• **Exercise passage**

────────────────

We can't all be P&G. (and that's too bad)

headline: ketchup doesn't stand a chance.

By now nobody is surprised to see P&G around the creative circles, picking up Grand Prix awards and being courted by the most creative agencies.

But just 4 years ago, the creative reality of the marketer that spends the most money in the world in advertising was very different.

P&G barely had a presence in award shows, which was concerning considering that P&G has a roster of more than 30 global brands.
Agencies appreciated their sophisticated marketing process but creatives hated their lack of appreciation for "creative" ideas.

Just consider this numbers:
From 1994 to 2006 P&G won 23 awards at the Cannes advertising Festival.
But from 2006 to 2008, 21 awards!!!

what made this remarkable change possible?
  • Ask yourself the hard questions. How can the biggest spender in advertising in the world have so little recognition on shows that reward creativity?
  • Learn what you don't know. P&G is run by engineers. Smart, data people who believe in the principle that everything is measurable and everything can be learned. So, they asked the most prestigious creatives around the world to share their views on advertising creativity.
  • Change happens from the top down. Brand directors were invited to Cannes to experienced the award festival. They were infected and they became believers.
  • Provide the tools to achieve the goals. Creative seminars and discussions groups were organized with creative, media and promotion agencies. More people were sent to Cannes, agencies provided best in class creative as inspiration and as a measurable tool.
  • Encourage taking risks. In an organization where failure is not an option, embracing the unpredictability and subjectivity of creative ideas is still a work in progress. But P&G knows that this is a long distance race.

────────────────

[Collected data entries]
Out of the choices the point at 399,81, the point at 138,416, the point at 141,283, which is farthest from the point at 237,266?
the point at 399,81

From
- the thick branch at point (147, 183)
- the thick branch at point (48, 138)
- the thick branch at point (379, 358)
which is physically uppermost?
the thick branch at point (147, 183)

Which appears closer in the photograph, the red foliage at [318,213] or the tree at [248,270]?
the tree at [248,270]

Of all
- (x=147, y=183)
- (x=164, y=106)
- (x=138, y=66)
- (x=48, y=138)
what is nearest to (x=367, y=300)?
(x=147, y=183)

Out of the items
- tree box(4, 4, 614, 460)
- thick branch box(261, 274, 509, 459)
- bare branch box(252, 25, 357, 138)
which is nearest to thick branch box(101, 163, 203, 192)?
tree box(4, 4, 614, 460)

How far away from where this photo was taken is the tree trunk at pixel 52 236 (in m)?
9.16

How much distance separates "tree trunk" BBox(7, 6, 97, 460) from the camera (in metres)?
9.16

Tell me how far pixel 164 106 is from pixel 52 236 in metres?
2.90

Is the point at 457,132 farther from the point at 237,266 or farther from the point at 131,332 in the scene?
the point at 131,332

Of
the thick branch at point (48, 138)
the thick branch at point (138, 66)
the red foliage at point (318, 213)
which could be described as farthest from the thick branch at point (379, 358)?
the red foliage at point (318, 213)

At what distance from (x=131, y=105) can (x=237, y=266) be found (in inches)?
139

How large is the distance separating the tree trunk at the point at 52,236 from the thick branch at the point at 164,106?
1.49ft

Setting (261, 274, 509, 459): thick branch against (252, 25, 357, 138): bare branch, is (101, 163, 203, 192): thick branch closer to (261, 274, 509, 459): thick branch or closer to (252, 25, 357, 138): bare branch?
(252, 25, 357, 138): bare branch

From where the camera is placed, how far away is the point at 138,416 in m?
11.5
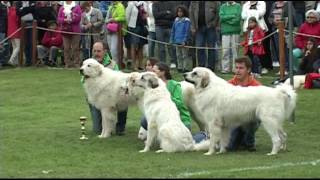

────────────────

• **What you will do**
1. Please reproduce the P&G passage word for word from "But from 2006" to "they became believers.".
2. Answer these questions using the P&G passage:
(a) How many awards did P&G win at the Cannes advertising Festival from 1994 to 2006?
(b) What kind of people run P&G?
(c) How many global brands are on P&G's roster?

• **Your responses**
1.
But from 2006 to 2008, 21 awards!!!

what made this remarkable change possible?
  • Ask yourself the hard questions. How can the biggest spender in advertising in the world have so little recognition on shows that reward creativity?
  • Learn what you don't know. P&G is run by engineers. Smart, data people who believe in the principle that everything is measurable and everything can be learned. So, they asked the most prestigious creatives around the world to share their views on advertising creativity.
  • Change happens from the top down. Brand directors were invited to Cannes to experienced the award festival. They were infected and they became believers.

2.
(a) 23 awards
(b) Engineers
(c) More than 30